No Surfing in Hell!

During middle school and the first few years of high school I thought that following Jesus meant wearing Christian clothing.  In my eyes, since I had a lot of Christian clothing, I was really good at following Jesus.

I had a military green overcoat with the words Turn or Burn written on the back.  I’m pretty sure that I looked like I was trying to start my own militia.

I also had a t-shirt that looked like it said Reebok but it really said Reborn.  Get it?  Clever.

My favorite shirt had a guy surfing on waves of fire.  It said No Surfing in Hell.  Below the fire surfer it said, The Lake of Fire Has No Waves.  I can’t tell you how many people repented of their sins when they saw that shirt.  Okay, I can.  Zero.
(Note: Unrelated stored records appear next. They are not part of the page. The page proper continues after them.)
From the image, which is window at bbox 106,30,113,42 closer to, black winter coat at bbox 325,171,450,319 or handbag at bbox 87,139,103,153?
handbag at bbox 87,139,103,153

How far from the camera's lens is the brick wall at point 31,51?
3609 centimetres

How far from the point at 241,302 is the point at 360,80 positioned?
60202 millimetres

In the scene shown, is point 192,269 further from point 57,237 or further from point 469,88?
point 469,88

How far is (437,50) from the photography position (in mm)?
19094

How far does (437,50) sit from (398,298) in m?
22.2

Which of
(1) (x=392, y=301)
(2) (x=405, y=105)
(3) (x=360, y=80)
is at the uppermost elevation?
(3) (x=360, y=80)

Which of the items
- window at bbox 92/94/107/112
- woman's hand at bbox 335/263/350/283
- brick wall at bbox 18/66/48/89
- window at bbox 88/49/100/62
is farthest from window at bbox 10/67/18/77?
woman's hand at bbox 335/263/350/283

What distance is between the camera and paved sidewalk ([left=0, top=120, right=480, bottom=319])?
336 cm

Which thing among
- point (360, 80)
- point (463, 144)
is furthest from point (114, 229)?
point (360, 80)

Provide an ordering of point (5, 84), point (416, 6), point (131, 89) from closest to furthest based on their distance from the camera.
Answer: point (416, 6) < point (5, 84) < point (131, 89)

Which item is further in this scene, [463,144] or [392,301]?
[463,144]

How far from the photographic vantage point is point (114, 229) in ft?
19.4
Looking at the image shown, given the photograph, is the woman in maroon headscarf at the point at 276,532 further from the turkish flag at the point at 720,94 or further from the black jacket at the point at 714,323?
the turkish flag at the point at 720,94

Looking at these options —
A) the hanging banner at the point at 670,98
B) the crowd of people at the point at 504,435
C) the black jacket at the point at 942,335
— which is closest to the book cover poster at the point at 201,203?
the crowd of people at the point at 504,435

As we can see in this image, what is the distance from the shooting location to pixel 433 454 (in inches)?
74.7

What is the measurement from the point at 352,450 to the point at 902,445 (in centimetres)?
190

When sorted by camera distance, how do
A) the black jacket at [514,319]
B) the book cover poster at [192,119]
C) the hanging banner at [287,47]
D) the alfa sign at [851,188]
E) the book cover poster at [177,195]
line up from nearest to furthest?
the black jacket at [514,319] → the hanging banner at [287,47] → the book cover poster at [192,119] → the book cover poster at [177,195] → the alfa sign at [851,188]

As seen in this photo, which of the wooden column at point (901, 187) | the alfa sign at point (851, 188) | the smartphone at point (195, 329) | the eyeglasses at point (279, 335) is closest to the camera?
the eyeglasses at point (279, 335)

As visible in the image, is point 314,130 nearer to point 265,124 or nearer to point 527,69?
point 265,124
I know that it’s hard to believe but I got made fun of a few times because of my wardrobe.  One girl always made a really mean face at me and called me Jesus.

One day my principal saw my No Surfing in Hell shirt and called me into his office.  He gave me a piece of duct tape and a quick lecture about not wearing shirts with curse words written on them.  When I walked out of his office my shirt said, No Surfing in (expletive deleted with duct tape).

Now, along with being a serious Christian, I was also a martyr.  I kept thinking about how that principal didn’t make people cover up their Motley Crue shirts but he made me cover up my innocent little shirt about there being no surfing in hell.  What were all of the people who believed that you could surf in hell going to do now?  Injustice!

By the time I was in the 12th grade I decided to tone it down and finally parted ways with my No Surfing in Hell shirt.  I also thought that it would be a good idea to keep my faith in Jesus to myself.  This seemed to be a brilliant idea because people didn’t make fun of me as much.

Nobody called me Jesus anymore either.

My friend Turk used to always say that you’re a walking billboard for what you believe in.  He wasn’t talking about Reborn or No Surfing in Hell shirts.  He was talking about obedience.  Everyone obeys what they worship.  Anyone can put on a t-shirt but only a disciple obeys.

I’m trying to teach that same lesson to my two young sons.  When I was a kid, I didn’t just wear Christian t-shirts, I hid behind them.  Making a sanctified fashion statement was much easier for me than actually sitting down, getting to know someone and explaining the gospel to them over a period of time.  I want to teach my boys to care enough about others to move towards them with the gospel rather than lobbing gospel missles at them.

And I want them to know that you can only be so cool when you believe in and actually live for a God that walked on water and rose from the grave.  There will be some things in their lives that they need to tone down but the gospel should never be one of them.  It’s worth being laughed at a few times.

If my kids listen to me, they probably will get made fun of.

I hope that one day, not because of the t-shirts that they wear but because of the Lord that they serve, someone calls them Jesus.

Sometimes, words that are intended to be insulting can be the greatest of compliments.